» Crawled caption data

·····

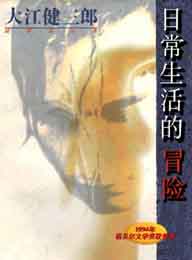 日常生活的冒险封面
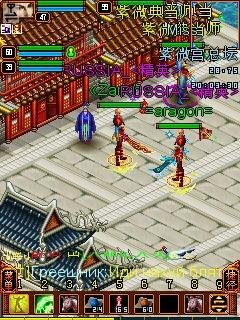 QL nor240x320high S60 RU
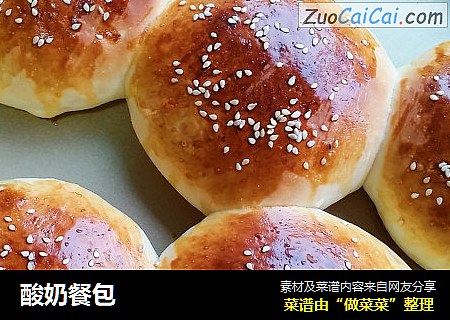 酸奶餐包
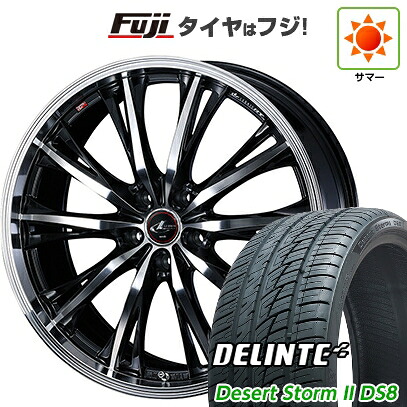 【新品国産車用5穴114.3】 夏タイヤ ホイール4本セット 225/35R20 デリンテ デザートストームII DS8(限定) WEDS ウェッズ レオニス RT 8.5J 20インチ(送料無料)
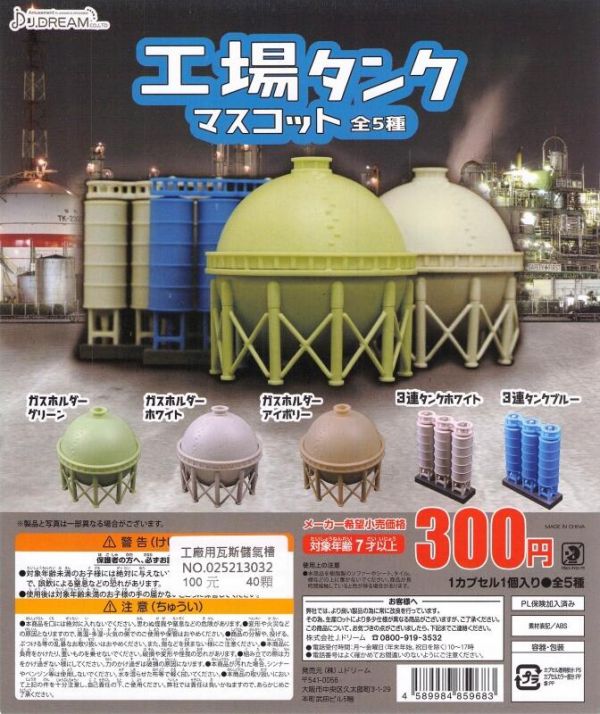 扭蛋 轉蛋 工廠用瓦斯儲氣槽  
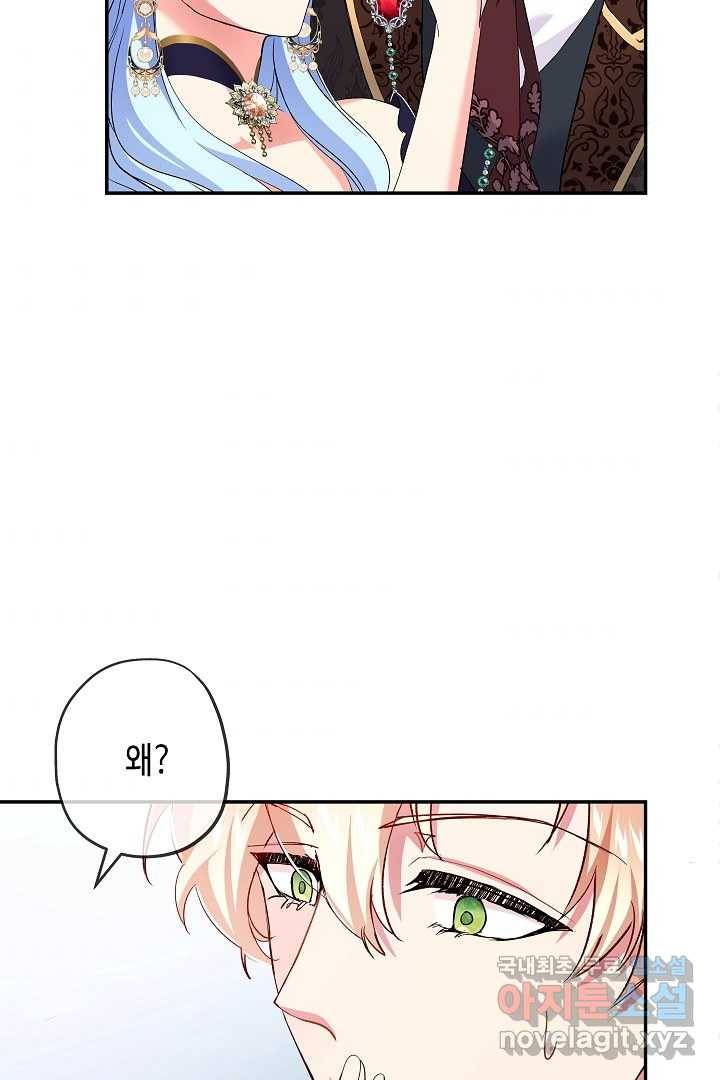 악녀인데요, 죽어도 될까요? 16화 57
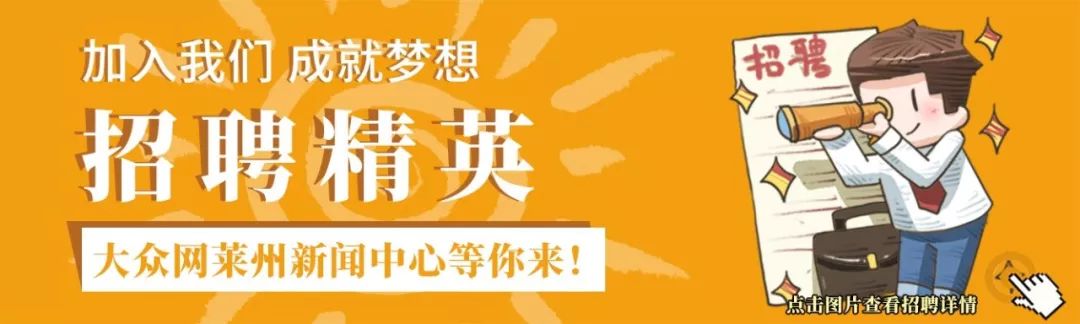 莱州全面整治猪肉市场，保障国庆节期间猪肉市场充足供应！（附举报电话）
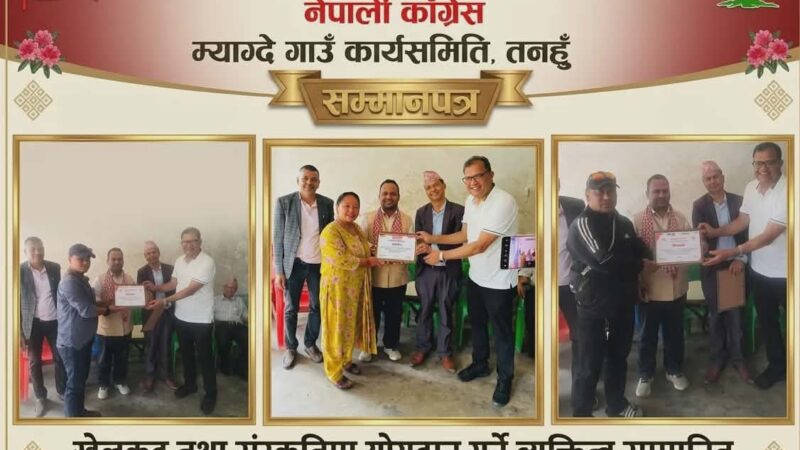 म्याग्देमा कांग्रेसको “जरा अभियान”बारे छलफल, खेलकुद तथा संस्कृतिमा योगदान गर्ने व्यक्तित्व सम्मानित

·····

» What you should do
Return all the data exactly, and keep the pictures out.

» Finished task
 日常生活的冒险封面
 QL nor240x320high S60 RU
 酸奶餐包
 【新品国産車用5穴114.3】 夏タイヤ ホイール4本セット 225/35R20 デリンテ デザートストームII DS8(限定) WEDS ウェッズ レオニス RT 8.5J 20インチ(送料無料)
 扭蛋 轉蛋 工廠用瓦斯儲氣槽  
 악녀인데요, 죽어도 될까요? 16화 57
 莱州全面整治猪肉市场，保障国庆节期间猪肉市场充足供应！（附举报电话）
 म्याग्देमा कांग्रेसको “जरा अभियान”बारे छलफल, खेलकुद तथा संस्कृतिमा योगदान गर्ने व्यक्तित्व सम्मानित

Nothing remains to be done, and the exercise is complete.